PbTe quantum dots and cuboctahedra were produced following a literature protocol with modifications.45 A stock solution of 0.75 M Te in TOP was prepared by mixing tellurium shot (99.999%) in TOP (90%) overnight. A three-neck flask was loaded with 670 mg Pb oxide (99.99%), 2.0 mL oleic acid (90%), and 20.0 mL octadecene (90%) and heated under vacuum to 125 °C and held 1 hour, turning clear. To synthesize larger cuboctahedra, the flask was heated under nitrogen to 195 °C and 4.0 mL of Te solution rapidly injected into the flask. The temperature was maintained at 175-180 °C

for 2 minutes and 30 seconds, then cooled with a water bath. The reaction product was purified as with PbSe.

A literature recipe67 was followed to obtain undulated nanowires of PbSe, but arrested by cooling the reaction flask after injection. To synthesize nanowires two reaction pots were prepared. The first was loaded with 2.0 mL oleic acid, 10 mL diphenyl ether (97%), and 760 mg lead acetate trihydrate (99.99%), cycled with nitrogen and vacuum three times, then heated under nitrogen to 150 °C for 30 minutes, then cooled to 60 °C. A vent needle was used to allow elimination of water and acetic acid. In the second pot was 15 mL diphenyl ether, heated under nitrogen to 250 °C for 30 minutes.

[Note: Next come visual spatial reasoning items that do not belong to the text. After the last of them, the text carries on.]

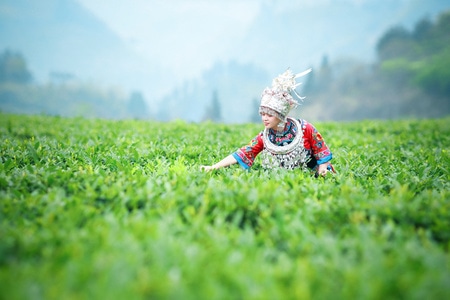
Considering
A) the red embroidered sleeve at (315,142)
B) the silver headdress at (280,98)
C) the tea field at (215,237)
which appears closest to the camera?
the tea field at (215,237)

To the first solution was slowly added 4 mL of 0.167 M Se in TOP solution (prepared by diluting a 1 M solution). Then, the contents of the first solution were taken up into a syringe and rapidly injected into the second reaction flask which was held at 240 °C. The temperature dropped rapidly to ~170 °C and the heating mantle was removed after 1 minute. The reaction product contained both nanowires and cubes of PbSe. The cubes were isolated by dispersing the reaction products in hexanes and centrifuging twice at 4000 rpm for 3 minutes to remove insoluble nanowires. The cubes were subsequently precipitated with isopropanol.

PbSe nanorods were prepared somewhat differently than the above. First, a solution of 1 M Se in tris(diethylamino)phosphine (TDP, 97%) was prepared from distilled TDP. Before distillation, which was carried out under mild vacuum, the TDP was heated to 210 °C and held 2 hours, forming a brownish-yellow liquid. The distilled product was clear. Second, 40 mL of octadecene (90%) and 30 mL of oleic acid (90%) were combined with 10.0 g PbO (99.999%) and heated under vacuum at 130 °C for 2 hours, becoming clear. The contents of the flask were transferred to a nitrogen-filled glovebox and allowed to solidify overnight. A white solid was formed and the product centrifuged at 8000 rpm for 5 minutes to isolate the pellet. The pellet was subsequently washed with anhydrous acetone, carefully breaking up the pellet before centrifuging again to precipitate. This was repeated 6 times. After the last three times, the white pellet was dried under vacuum for 1 hour and ground into a fine powder.

The reaction to synthesize PbSe nanorods was performed in a Schlenck tube heated with an oil bath to 130-145 °C. Typically, 5.4 mL dried and degassed octadecene (90%) and 770 mg lead oleate powder were loaded into a Schlenck tube under nitrogen. The tube was heated to 140 °C and allowed to stabilize, then 3 mL of 1 M Se in TDP solution was rapidly injected, the temperature adjusted to 130 °C and the reaction allowed to proceed for 8-15 minutes. The precise time of the reaction depends on the purity of the oleate precursor; insufficient washing led to shorter reaction times and more branching of the nanorods. Purification was performed with isopropanol precipitation followed by size-selective purification with isopropanol to obtain even more monodisperse products.